Di Indonesia, akses terhadap Air Bersih adalah hak dasar yang dijamin oleh konstitusi, namun realitasnya, banyak rumah tangga masih mengandalkan sumber air yang tidak memenuhi standar kesehatan, meskipun secara kasat mata terlihat jernih. Pemahaman keliru bahwa air yang bening dan tidak berbau sudah pasti aman untuk dikonsumsi dapat menjadi pintu masuk berbagai penyakit yang ditularkan melalui air (waterborne diseases). Air Bersih yang sejati tidak hanya bebas dari kekeruhan, tetapi juga bebas dari kontaminasi kimia, bakteri patogen, dan zat berbahaya lainnya. Oleh karena itu, mengenali ciri-ciri sumber Air Bersih yang sehat adalah langkah pertama dalam menjaga kesehatan keluarga.

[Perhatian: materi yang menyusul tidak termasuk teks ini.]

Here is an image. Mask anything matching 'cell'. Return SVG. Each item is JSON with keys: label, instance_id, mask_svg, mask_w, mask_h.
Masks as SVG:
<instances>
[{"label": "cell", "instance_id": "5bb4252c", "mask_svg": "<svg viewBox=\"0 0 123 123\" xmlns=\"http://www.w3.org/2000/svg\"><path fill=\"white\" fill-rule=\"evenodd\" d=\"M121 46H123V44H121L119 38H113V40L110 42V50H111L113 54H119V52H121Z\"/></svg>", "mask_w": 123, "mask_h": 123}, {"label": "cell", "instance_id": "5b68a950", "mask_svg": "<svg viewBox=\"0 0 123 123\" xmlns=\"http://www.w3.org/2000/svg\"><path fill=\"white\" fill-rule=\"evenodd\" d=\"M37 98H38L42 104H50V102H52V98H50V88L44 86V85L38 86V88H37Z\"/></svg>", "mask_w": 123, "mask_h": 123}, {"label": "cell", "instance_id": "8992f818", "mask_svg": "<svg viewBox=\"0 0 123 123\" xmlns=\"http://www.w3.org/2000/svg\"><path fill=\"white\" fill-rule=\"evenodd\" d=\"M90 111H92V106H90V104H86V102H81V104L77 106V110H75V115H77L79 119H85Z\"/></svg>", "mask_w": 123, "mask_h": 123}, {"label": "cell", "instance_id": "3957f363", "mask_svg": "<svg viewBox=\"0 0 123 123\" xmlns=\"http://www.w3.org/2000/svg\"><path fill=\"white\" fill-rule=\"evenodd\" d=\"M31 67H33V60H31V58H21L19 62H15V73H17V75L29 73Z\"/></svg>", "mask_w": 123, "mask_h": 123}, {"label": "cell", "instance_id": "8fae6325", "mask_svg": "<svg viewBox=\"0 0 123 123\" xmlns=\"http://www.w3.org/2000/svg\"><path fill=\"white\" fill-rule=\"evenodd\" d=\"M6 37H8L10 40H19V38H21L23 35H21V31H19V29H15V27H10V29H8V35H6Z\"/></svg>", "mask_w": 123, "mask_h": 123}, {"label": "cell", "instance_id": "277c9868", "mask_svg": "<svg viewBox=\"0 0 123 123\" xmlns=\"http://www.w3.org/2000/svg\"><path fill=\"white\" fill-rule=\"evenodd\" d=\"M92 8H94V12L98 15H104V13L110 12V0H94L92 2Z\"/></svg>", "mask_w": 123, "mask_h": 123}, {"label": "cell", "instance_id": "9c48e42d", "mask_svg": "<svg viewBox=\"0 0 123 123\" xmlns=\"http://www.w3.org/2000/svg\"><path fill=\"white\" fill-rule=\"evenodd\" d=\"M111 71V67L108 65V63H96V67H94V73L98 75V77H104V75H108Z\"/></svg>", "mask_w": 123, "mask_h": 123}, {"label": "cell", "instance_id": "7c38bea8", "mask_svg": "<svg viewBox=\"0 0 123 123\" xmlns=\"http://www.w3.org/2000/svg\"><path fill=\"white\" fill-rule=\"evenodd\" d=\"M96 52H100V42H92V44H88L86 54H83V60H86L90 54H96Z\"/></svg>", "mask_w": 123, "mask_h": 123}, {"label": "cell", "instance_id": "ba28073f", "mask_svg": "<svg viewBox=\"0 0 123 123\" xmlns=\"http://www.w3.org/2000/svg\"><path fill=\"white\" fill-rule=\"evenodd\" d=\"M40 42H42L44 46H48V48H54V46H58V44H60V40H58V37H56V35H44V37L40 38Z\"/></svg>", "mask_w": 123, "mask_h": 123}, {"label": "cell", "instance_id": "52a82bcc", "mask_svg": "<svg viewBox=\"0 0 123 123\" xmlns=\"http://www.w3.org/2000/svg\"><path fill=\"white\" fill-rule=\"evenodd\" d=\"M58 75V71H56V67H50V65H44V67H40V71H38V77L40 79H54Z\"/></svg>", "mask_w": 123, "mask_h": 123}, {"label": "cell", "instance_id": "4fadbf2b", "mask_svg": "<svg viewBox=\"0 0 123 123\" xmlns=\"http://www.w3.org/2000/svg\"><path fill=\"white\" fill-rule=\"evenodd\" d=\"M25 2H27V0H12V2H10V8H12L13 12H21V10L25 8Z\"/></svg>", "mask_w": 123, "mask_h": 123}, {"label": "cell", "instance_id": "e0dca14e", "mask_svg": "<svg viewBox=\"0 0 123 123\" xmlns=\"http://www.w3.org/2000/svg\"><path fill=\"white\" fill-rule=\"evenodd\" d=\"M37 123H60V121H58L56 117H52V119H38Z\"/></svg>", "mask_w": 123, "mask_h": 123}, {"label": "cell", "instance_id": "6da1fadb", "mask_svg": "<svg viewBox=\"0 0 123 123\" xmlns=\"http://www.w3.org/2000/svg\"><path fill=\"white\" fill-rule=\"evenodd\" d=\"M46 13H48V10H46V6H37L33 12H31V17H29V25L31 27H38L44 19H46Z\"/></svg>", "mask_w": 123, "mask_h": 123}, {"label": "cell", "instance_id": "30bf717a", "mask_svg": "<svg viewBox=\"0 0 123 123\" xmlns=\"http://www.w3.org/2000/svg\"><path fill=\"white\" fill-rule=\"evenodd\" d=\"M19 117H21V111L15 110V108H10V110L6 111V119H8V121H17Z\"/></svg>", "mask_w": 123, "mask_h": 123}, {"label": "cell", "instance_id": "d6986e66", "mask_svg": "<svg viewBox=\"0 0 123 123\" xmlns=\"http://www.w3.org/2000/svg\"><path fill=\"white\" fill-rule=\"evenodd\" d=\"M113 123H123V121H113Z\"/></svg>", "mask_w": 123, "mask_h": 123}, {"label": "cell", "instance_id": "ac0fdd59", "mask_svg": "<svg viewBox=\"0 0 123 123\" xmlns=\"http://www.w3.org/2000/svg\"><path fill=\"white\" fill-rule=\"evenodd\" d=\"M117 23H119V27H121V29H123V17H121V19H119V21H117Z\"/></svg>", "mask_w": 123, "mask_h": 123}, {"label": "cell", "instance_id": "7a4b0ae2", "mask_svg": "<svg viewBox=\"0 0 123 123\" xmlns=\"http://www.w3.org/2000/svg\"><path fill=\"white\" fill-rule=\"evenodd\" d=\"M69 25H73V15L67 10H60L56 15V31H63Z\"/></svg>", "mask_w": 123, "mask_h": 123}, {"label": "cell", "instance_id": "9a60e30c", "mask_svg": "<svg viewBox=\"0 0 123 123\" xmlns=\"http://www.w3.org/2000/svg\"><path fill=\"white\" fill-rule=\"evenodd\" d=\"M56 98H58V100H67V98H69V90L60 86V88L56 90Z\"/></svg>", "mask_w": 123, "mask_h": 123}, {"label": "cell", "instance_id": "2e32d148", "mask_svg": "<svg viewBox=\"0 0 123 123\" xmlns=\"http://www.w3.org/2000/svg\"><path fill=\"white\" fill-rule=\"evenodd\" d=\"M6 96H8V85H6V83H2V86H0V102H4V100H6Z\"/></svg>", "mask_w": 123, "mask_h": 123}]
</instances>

Menurut data dari Kementerian Kesehatan per Januari 2025, sekitar 70% kasus diare pada anak di bawah lima tahun berhubungan erat dengan sanitasi buruk dan konsumsi Air Bersih yang tidak memenuhi syarat higienitas.
5 Ciri Utama Sumber Air yang Sehat dan Aman
1. Tidak Berbau dan Tidak Berasa
Ciri paling mendasar adalah organoleptik. Air yang sehat tidak boleh memiliki bau menyengat seperti belerang (indikasi hidrogen sulfida) atau bau amis/busuk (indikasi pembusukan organik atau bakteri). Rasa air juga harus netral. Jika air terasa aneh, asin, atau seperti logam, ini mengindikasikan kontaminasi kimia, seperti klorida, besi, atau mangan.
2. Jernih dan Tidak Berwarna
Meskipun kejernihan bukan satu-satunya tolok ukur, air yang sehat harus bebas dari kekeruhan dan tidak berwarna. Kekeruhan dapat disebabkan oleh lumpur, tanah liat, atau bahan tersuspensi lainnya, yang juga bisa menjadi tempat berlindung bagi mikroorganisme penyebab penyakit.
3. Suhu Normal dan Tidak Panas
Suhu air yang sehat seharusnya normal dan stabil. Air yang terlalu panas atau hangat secara tidak wajar bisa menjadi indikasi kontaminasi termal (misalnya, limbah industri) atau gejolak geologis yang tidak aman.
4. Bebas dari Mikroorganisme Patogen
Ini adalah kriteria terpenting yang hanya bisa dipastikan melalui uji laboratorium. Air harus bebas dari bakteri Escherichia coli (E. coli), Salmonella, dan virus yang menyebabkan kolera, tifus, atau disentri.
- Prosedur Pengujian: Dinas Kesehatan Daerah secara rutin melakukan uji laboratorium air minum di fasilitas publik. Masyarakat didorong untuk melakukan pengujian mandiri melalui laboratorium terakreditasi, terutama jika menggunakan sumur bor pribadi.
5. Kadar pH yang Seimbang dan Bebas Zat Kimia Berbahaya
Air yang sehat memiliki derajat keasaman (pH) antara 6,5 hingga 8,5 (netral hingga sedikit basa). Air yang terlalu asam atau basa dapat merusak gigi, pipa air, dan mengganggu keseimbangan tubuh. Selain itu, air harus bebas dari zat kimia berbahaya seperti logam berat (misalnya, timbal, merkuri) atau nitrat (yang sering berasal dari pupuk pertanian dan dapat berbahaya bagi bayi).
- Peran Komunitas: Pihak Rukun Warga (RW) dan Kelurahan, bekerja sama dengan Puskesmas setempat, dapat mengadakan program edukasi tentang sanitasi dan pengujian air secara berkala, terutama di kawasan yang rawan pencemaran pada hari-hari tertentu. Bahkan, pihak kepolisian (melalui unit Babinkamtibmas) terkadang dilibatkan untuk mengawasi kasus pembuangan limbah ilegal yang dapat mencemari sumber air.
Memastikan Air Bersih untuk keluarga adalah tanggung jawab bersama yang dimulai dengan pengetahuan yang benar.